Investors can either chose to engage or exclude when it comes to carbon emissions and fossil fuel businesses, according to EIG Chairman Blair Thomas. Engagement requires recognizing the twin goals of decarbonizing and reliability of energy and requires demonstrable targets not just “happy talk,” he said.
“Our investors have adopted the engagement philosophy, the way to really drive the change is through engagement,” Thomas said in an interview with Bloomberg. “The easy thing, in my view, is to be exclusionary and just say ‘we are going to act like that world doesn’t need hydrocarbons.’ Well that’s fine, you can feel good about that but you’re not making a difference.”
Repsol shares were little changed in Madrid trading.
The transaction comes after the Spanish firm agreed in June to sell a 25% stake in its clean-energy unit to a joint venture formed by Energy Infrastructure Partners AG and French lender Credit Agricole SA for 905 million euros.
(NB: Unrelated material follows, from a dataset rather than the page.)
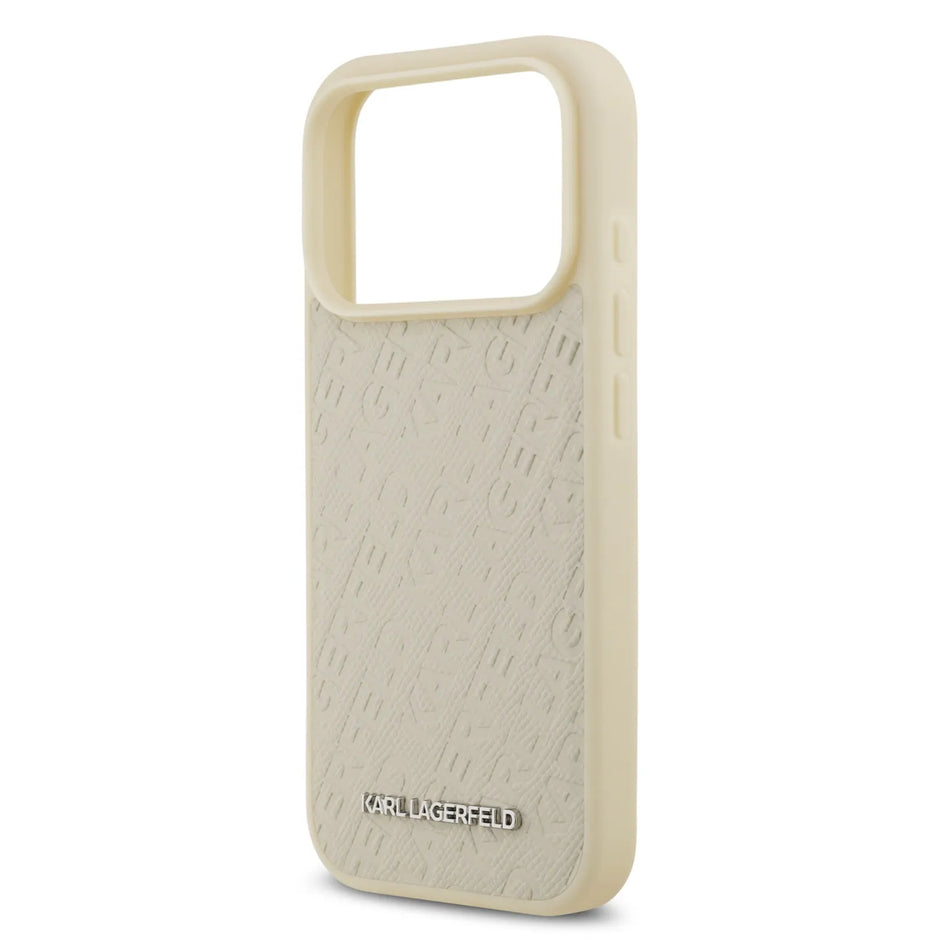 Karl Lagerfeld Luxury MagSafe Full Wrapped PU Leather Case – iPhone 17 Pro Max | Beige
It has also sold stakes in individual renewable energy projects.
In late 2019, Repsol wrote down the value of its oil assets by 4.8 billion euros and targeted net-zero carbon emissions by 2050.
Washington-based private equity firm EIG focuses investments largely on energy and infrastructure globally.
The agreement with Repsol includes the possibility of holding an initial public offering of the new division from 2026 in the US. The upstream division has assets in 14 countries and targets production of 570,000 barrels of oil equivalent per day in 2022. It has 2.3 billion barrels of oil equivalent in proven and probable reserves, 70% of which are gas.